**Work required:**
Can you reproduce the stretch of lines from the one containing "Comparing small bush" through the one containing "413 centimetres", character for character?

**Raw data:**
┌──

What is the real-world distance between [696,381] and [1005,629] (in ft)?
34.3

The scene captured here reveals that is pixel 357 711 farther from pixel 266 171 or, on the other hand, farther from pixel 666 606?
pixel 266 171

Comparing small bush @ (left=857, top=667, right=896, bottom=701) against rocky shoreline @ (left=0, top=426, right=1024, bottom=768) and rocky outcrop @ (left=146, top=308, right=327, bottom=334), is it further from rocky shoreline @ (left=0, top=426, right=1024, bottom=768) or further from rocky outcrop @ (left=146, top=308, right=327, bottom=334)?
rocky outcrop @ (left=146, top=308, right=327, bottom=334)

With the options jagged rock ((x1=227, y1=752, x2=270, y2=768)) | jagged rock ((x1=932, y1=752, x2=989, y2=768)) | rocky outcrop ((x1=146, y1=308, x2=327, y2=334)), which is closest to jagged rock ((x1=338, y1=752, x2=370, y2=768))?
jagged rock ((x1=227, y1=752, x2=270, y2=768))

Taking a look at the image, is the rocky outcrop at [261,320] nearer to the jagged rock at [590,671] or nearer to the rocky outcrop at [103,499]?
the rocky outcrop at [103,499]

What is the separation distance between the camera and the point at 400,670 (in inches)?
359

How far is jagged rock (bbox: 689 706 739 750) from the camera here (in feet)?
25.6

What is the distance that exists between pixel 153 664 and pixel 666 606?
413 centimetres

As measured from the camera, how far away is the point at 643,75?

└──
┌──

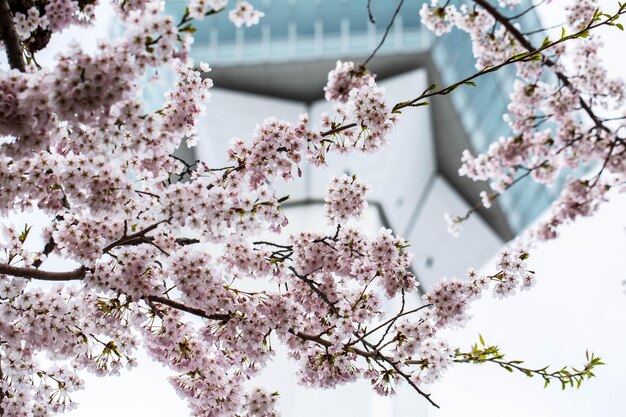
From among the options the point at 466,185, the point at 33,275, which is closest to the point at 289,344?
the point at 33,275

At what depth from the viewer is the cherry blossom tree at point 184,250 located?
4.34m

└──

**Exercise result:**
Comparing small bush @ (left=857, top=667, right=896, bottom=701) against rocky shoreline @ (left=0, top=426, right=1024, bottom=768) and rocky outcrop @ (left=146, top=308, right=327, bottom=334), is it further from rocky shoreline @ (left=0, top=426, right=1024, bottom=768) or further from rocky outcrop @ (left=146, top=308, right=327, bottom=334)?
rocky outcrop @ (left=146, top=308, right=327, bottom=334)

With the options jagged rock ((x1=227, y1=752, x2=270, y2=768)) | jagged rock ((x1=932, y1=752, x2=989, y2=768)) | rocky outcrop ((x1=146, y1=308, x2=327, y2=334)), which is closest to jagged rock ((x1=338, y1=752, x2=370, y2=768))?
jagged rock ((x1=227, y1=752, x2=270, y2=768))

Taking a look at the image, is the rocky outcrop at [261,320] nearer to the jagged rock at [590,671] or nearer to the rocky outcrop at [103,499]?
the rocky outcrop at [103,499]

What is the separation distance between the camera and the point at 400,670 (in inches)?
359

How far is jagged rock (bbox: 689 706 739 750) from the camera here (in feet)?
25.6

What is the distance that exists between pixel 153 664 and pixel 666 606?
413 centimetres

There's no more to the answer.